* ЧТО НУЖНО СДЕЛАТЬ *
[1] Уложите текст о Сергии в два предложения.
[2] Продолжите текст о Сергии после его последней строки.

* ТЕКСТ ДЛЯ ЧТЕНИЯ *
Человек становится святым не потому, что ему всегда чужды страсти и искушения, но именно потому, что он сумел победить их. Победа над страстями делает того или иного подвижника (от слова «подвиг») святым и скорым помощником, подобным Иисусу, Который, по слову апостола, Сам «быв искушен», может «искушаемым помочь» (Евр 2: 18).
Сатана в Евангелии искушает Иисуса, в том числе предлагая Ему мирскую власть: «Берет Его диавол на весьма высокую гору, и показывает Ему все царства мира и славу их, и говорит Ему: всё это дам Тебе, если, пав, поклонишься мне» (Мф 4: 8–9). Сергий – человек властный, он прирожденный лидер; этого мало, он стремится быть лидером, ибо видит, что, не будь он первым, дело вперед не двинется. «Он был первым иноком, – пишет Епифаний Премудрый, – постриженным в той церкви и в той пустыни. Первый в начинании, но высший мудростью; первый числом, но высший трудами. Я скажу, что он был и первый, и высший».
Что Сергий был «и первым, и высшим», знает автор его жития, но знает это и сам святой. Знает и хочет этого. В том, что он хочет быть первым, нет ничего плохого; Христос не запрещает это, но предупреждает: раз так, будь слугой своим братьям и всем – рабом. Сергий выбирает этот путь и упорно идет по нему вперед. Когда он ночью таскает воду и дрова для своих иноков или шьет себе рясу из сукна, от которого отказались все монахи его обители, это может казаться глупым, но он постоянно держит в памяти слова Иисусовы: «Кто хочет быть первым между вами, да будет всем рабом». Святой понимает эти слова буквально, и это, вероятно, немало изумляло кого-то из его современников. Однако теперь, спустя 600 лет, вряд ли кто возьмется утверждать, что в этом Сергий пошел по ложному пути. Именно так, буквально, и следует понимать слова Евангелия, несмотря на то, что выполнить это трудно настолько, что почти невозможно. Однако своей жизнью Сергий доказал истинность евангельских слов.
Сергий хочет быть большим, но не как князья, господствующие над народами, и вельможи, что властвуют над ними (см. Мк 10: 42). Он делает Божье дело и понимает, что действовать мирскими методами, хотя это и проще всего и вообще заманчиво, недопустимо. Напомним, что слова о том, что человек, желающий быть первым, должен быть всем рабом, Иисус обращает к двум апостолам – Иакову и Иоанну, которые просят у Христа дать им сесть у Него, одному по правую сторону, а другому по левую в славе его (см. Мк 10: 37). В другом месте Евангелия от Марка Иисус называет именно этих двух братьев Βοανεργές (см. 3: 17), то есть «сыновьями грома», подразумевая, вероятно, порывистость и пламенность их натур.
Таков и Сергий. Думается, его смело можно назвать святым Иоаннова типа. Он порывист, горяч и полон любви, подобно автору четвертого Евангелия. Он хочет быть первым и поэтому по слову Учителя становится слугой и рабом для всех своих братьев.
Почему Троица?

* ИЗВЛЕЧЕННЫЕ ДАННЫЕ *
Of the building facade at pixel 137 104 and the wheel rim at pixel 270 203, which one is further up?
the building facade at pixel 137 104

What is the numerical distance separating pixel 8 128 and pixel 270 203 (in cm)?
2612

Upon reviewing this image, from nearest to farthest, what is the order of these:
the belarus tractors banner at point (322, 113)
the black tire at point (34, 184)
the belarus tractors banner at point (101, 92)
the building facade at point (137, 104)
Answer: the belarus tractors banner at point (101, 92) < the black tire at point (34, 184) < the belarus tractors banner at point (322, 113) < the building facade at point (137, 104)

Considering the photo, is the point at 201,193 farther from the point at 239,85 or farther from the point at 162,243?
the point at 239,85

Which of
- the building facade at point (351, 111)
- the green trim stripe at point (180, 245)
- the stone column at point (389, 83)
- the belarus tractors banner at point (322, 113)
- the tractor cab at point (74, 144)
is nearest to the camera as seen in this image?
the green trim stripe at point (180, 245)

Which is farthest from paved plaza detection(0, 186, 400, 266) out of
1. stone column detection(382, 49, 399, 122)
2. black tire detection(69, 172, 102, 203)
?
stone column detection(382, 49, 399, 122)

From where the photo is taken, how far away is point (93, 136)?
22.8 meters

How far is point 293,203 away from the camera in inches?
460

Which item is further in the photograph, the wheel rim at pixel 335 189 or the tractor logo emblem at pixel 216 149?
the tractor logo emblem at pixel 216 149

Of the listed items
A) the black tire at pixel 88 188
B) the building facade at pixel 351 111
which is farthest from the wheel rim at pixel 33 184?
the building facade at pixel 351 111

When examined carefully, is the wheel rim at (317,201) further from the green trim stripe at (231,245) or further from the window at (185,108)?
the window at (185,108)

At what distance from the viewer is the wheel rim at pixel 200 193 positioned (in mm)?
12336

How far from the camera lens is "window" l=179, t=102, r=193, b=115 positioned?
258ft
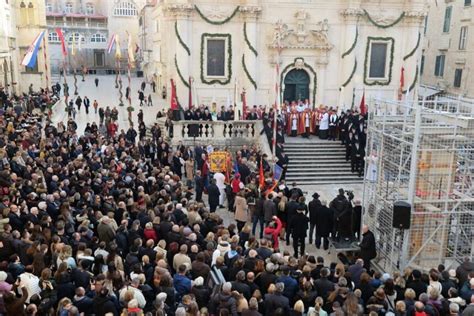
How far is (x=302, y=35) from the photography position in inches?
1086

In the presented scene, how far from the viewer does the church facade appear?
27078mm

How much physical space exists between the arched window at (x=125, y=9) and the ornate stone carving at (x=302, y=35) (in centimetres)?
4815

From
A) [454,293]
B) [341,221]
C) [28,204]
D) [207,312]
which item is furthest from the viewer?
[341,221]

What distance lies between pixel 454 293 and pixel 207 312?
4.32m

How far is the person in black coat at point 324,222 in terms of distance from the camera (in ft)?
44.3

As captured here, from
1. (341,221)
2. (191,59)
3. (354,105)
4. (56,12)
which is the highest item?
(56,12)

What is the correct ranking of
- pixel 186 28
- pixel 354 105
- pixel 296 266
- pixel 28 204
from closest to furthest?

* ОТВЕТЫ *
[1] Человек становится святым, потому что побеждает страсти и искушения, и Сергий, властный прирожденный лидер, хотел быть первым, но понимал буквально слова Иисуса о том, что желающий быть первым должен быть всем рабом. Поэтому он ночью таскал воду и дрова для своих иноков и шил себе рясу из сукна, от которого отказались все монахи, а за порывистость, горячность и любовь его можно назвать святым Иоаннова типа.

[2]
До преподобного Сергия, назвавшего свою обитель именем Святой Троицы, на Руси подобных храмов и монастырей почти не было. После Сергия они появляются во множестве. Дело в том, что на христианском Востоке (как у греков и арабов, так и на Руси) храмы и монастыри возводятся в честь праздников литургического календаря – Рождества Христова, Епифании (или Богоявления), Благовещения и т. д. Праздника Святой Троицы в календаре Восточной Церкви нет. В народе Троицыным днем называют 8-е воскресенье после Пасхи, которое на церковном языке именуется днем Пятидесятницы или Сошествия Святого Духа на Апостолов. Но название «Троицын день» или «Троица» никоим образом не зафиксировано ни в Уставе, ни в богослужебных текстах, ни в церковном календаре.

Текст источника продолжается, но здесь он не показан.